# hope they are right !!



## trqjnky (Nov 12, 2009)

Old timers are saying bad winter on the way. Everything is a month early. Flowers blooming, temps, rain patterns and storms.
They say this means snow by late September or early November and snow al year long.


----------



## wizardsr (Aug 8, 2006)

trqjnky;1477194 said:


> Old timers are saying bad winter on the way. Everything is a month early. Flowers blooming, temps, rain patterns and storms.
> They say this means snow by late September or early November and snow al year long.

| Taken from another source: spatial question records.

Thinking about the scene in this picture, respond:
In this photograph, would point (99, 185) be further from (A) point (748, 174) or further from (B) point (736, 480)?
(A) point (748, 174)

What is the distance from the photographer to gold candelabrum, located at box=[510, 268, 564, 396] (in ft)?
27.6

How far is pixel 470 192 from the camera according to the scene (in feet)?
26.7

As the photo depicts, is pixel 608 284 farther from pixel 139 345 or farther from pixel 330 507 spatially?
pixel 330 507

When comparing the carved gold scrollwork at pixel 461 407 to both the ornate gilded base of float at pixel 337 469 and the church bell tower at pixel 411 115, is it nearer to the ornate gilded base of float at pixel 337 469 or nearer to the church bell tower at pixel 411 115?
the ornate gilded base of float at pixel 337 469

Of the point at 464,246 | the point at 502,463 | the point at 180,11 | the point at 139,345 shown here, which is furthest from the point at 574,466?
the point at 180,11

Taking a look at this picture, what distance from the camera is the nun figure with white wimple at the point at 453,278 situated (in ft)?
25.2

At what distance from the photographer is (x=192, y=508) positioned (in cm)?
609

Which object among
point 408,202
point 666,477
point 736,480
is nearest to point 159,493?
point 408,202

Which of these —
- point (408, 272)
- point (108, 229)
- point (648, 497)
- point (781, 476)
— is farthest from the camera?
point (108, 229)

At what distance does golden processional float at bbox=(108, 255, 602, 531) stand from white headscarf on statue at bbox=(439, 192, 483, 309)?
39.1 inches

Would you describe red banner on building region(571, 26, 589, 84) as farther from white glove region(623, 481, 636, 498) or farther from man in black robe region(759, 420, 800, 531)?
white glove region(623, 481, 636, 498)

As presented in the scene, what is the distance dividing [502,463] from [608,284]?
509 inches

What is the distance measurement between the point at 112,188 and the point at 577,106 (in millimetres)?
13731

Maybe... We've got late March/early April type flooding around here. Nothing like 9+ inches of rain in the span of a week to swell things up. Temps have been all over the place here too, Sunday was in the 90's, now we're back to the low 60's for highs. The weather is way out of whack, that's for sure, mother nature is definitely off her meds. Anything is possible next winter.


----------



## grandview (Oct 9, 2005)

Just like last season.Blizzards everyday and the oceans were going to freeze!


----------



## trqjnky (Nov 12, 2009)

grandview;1477208 said:


> Just like last season.Blizzards everyday and the oceans were going to freeze!


exacterly! :laughing:


----------



## peteo1 (Jul 4, 2011)

I'm not getting my hopes up yet. Waaaayyyy too early to think about it. I'm more interested in the zombies running around Florida!!! LOL!


----------



## M & MD Lawn (Aug 29, 2010)

The same shenanigans they told us last year


----------



## mulcahy mowing (Jan 16, 2006)

peteo1;1477285 said:


> I'm not getting my hopes up yet. Waaaayyyy too early to think about it. I'm more interested in the zombies running around Florida!!! LOL!


We wont make it past December anyways so who cares about snow! the zombies are coming!


----------



## peteo1 (Jul 4, 2011)

Yeah I almost forgot about the Mayans! LOL


----------



## csi.northcoast (Aug 7, 2010)

maybe that is why i saw i guy in a pick up truck driving down I-90 with a plow on his truck


----------



## Burkartsplow (Nov 1, 2007)

I think I saw the same truck pulling off west 117th!


----------



## trqjnky (Nov 12, 2009)

csi.northcoast;1477414 said:


> maybe that is why i saw i guy in a pick up truck driving down I-90 with a plow on his truck


guy drove in front of my shop last thursday with a western ready to go plowin. lol


----------



## Glenn Lawn Care (Sep 28, 2009)

I'll believe it when I see it!!


----------



## snoway63 (Dec 29, 2009)

I go buy the tres in my yard when they produce alot of acorns we seem to get hammered with snow, last yr hardly no acorns but the yr before that was like walking on marbles on my yard, and so far there is alot of acorns comming out on the trees same as pine cones


----------